I’ve been working on Relax a lot lately. I’ve recently added a Lucene.Net Symbiote project which Relax then uses to provide document indexing and LINQ queries for CouchDB (more about that in another post). A very important part of getting Relax to an RC is understanding how it all behaves under high load.
But what’s high load? We generally target SMBs or internal applications which aren’t going to see social networking kinds of stress. Still, I like knowing the upper bounds of what I’m working on.
I think if you’re familiar with this type of problem and you’re familiar with Rx, just looking at the code samples is probably all you need to appreciate what this is doing. This was a learning experience for me, and I was so happy with what a drastic improvement Reactive Extensions allowed me to easily introduce, I wanted to share it.
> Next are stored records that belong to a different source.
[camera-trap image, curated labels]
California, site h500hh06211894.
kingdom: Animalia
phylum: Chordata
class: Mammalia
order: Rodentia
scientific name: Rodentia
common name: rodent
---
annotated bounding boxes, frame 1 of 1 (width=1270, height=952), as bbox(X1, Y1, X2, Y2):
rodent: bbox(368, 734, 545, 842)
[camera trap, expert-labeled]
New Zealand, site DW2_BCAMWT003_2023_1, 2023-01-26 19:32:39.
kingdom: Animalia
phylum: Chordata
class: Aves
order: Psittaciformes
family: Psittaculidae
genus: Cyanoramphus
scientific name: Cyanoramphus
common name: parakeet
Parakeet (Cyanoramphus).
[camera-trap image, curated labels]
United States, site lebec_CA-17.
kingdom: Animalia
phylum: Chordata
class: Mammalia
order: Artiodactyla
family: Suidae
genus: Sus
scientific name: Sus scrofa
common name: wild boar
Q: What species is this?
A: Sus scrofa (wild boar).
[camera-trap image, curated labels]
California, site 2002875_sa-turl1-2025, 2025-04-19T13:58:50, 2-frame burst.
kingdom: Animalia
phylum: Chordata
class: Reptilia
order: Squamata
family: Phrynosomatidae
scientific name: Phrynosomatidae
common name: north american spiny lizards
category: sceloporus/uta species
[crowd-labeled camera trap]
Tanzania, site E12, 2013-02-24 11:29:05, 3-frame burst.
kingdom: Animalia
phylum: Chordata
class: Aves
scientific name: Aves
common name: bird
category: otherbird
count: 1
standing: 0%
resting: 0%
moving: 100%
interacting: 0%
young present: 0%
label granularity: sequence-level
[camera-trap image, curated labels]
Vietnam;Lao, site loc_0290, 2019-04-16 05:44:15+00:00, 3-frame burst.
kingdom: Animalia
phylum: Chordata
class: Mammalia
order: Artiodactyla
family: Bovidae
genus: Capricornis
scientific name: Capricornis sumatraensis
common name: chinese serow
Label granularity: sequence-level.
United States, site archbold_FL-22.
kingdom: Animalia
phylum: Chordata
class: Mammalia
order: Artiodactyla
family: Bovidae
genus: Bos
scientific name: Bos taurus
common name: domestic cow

Finding A Good Source Of Data
I chose the Stack Overflow dataset (you need to scroll down to find the link to the ClearBits link). Though I often disagree philosophically with Jeff Atwood and Joel Spolsky say, Stack Overflow is a good thing and I really admire the SO team for sharing their data.
I’m only using the posts file atm, which is > 2 million records and the file size is roughly 2.8 GB. I think that’s plenty of data for what I need : )
The Best Way To Bulk Load In Relax / CouchDB
CouchDB provides a bulk document API which allows us to store multiple documents at once in order to save on the overhead involved in the persistence call. Relax makes extensive use of this API behind the scenes. In this case, we want to be able to batch several thousand documents together to persist at once to minimize the overhead cost.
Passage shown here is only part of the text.